One game into his United restoration project, Ruben Amorim is already aware of the greatest obstacle to his chances of success in England.
Pressing from the front, as a unit, at an elevated level of intensity is integral to the Amorim modus operandi. On Sunday, as he waved his players forward time and again to pressure Ipswich players into making a pass under at least some duress, Amorim spent more energy instructing his charges than those on the receiving end of the messages.
Amorim could not believe it when Rasmus Hojlund jogged around aimlessly, as Ipswich goalkeeper Arijanet Muric was able to consider his options for what would have seemed, to the new United boss, like an eternity.
Casemiro was equally reluctant, like a nervous teenager at a school disco, glancing back at an animated Amorim on the bench in the hope he had stopped trying to push the Brazilian onto an Ipswich centre-half. There was no such withdrawal.
As Amorim trudged off the Portman Road pitch, he seemed lost in his own thoughts.
“We will have to suffer for a long time,” was his assessment after Sunday’s reality check.
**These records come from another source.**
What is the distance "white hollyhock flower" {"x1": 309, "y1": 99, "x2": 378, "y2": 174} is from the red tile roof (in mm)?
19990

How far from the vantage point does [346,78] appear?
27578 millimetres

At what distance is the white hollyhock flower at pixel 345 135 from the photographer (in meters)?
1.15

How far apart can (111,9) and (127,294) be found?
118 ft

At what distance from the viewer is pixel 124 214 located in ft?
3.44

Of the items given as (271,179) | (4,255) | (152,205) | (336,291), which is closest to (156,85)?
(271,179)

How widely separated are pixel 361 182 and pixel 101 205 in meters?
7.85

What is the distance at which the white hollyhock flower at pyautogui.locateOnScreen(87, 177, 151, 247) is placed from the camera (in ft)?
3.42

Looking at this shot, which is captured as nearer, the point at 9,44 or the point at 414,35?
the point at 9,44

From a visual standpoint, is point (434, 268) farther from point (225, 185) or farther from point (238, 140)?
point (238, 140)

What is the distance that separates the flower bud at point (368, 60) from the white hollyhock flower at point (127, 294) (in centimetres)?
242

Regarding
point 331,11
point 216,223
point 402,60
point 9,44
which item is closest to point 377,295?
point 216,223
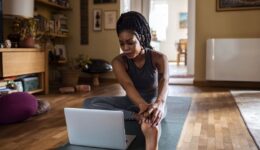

While the “Smiling One” may come across as one of the more likeable coaches in world football, there is one area he will simply not compromise.
“When we were together at Sporting, I would tell Ruben that a certain player had too many skin folds,” one of Amorim’s former coaches at Sporting Lisbon tells i. “If he had what we agreed were too many, that player would not play for two weeks, until they got their fitness back up.”
Skin folds tests are a method for estimating body-fat percentage, one which can be administered with a simple pinch between the fingers.
Top-level clubs don’t really have unfit players, not given the dieticians, physicians, personal trainers and yoga instructors in place to provide additional support to the vigorous fitness drills.
While Amorim won’t be going round the Carrington dressing room pinching Bruno Fernandes’ midriff, to be able to pressurise like he wants his teams to, the Portuguese will be hoping to raise the standards among the squad, helping them realise that being able to run for 90 minutes alone is not enough.
His players must be at optimum physicality at all times. That means as well as endurance, they must be able to morph into short, sharp, pressing monsters when instructed.
During training games, in which Amorim, unlike many of his predecessors, plays a very hands-on role, he will shout “ball lost” in the middle of move, and players, in all positions, must sprint back into position, as fast as possible, without losing their formational shape or awareness of where the ball is.
It may sound simple – Manchester City and Liverpool have mastered the craft – but as standards have slipped at Old Trafford, so has the desire and hunger to put teams on the back foot as soon as they are in possession.
“It is not punishment, banning players with too many skin folds,” the Sporting coach continues. “It is about getting standards across, to young players learning what it takes, and older ones who may have forgotten. It is one of many ways we found that extra level.”
Ten Hag was renowned for his intense running session. After a particularly lacklustre display against Brentford early on in his tenure, he brought his struggling players in, on their day off, and had them running eight-and-a-half miles.
The ability to keep going at less than full pelt clearly was not a problem. But the ability to quickly close down defenders in possession was.
“It’s not technical or tactical,” the coach adds. “But being so obsessed with players being at their optimal fitness levels is something that helps you discover who has the desire and character to succeed. You have to want it to get there [the top].
“It is not something people see, but does not make it less important.”
Except in Manchester, the revolution will be televised. While Ten Hag hated having the cameras present at training, as it would enable opponents to get an insight into how he sets his teams up, Amorim and his staff, one insider said, are “much more relaxed” when it comes to opening the Carrington gates to the media: “They don’t seem to care at all.”
It is almost as if the new boss wants everyone to see that one of the most expensive-assembled squads in history will be put through its paces, in an altogether different way to before.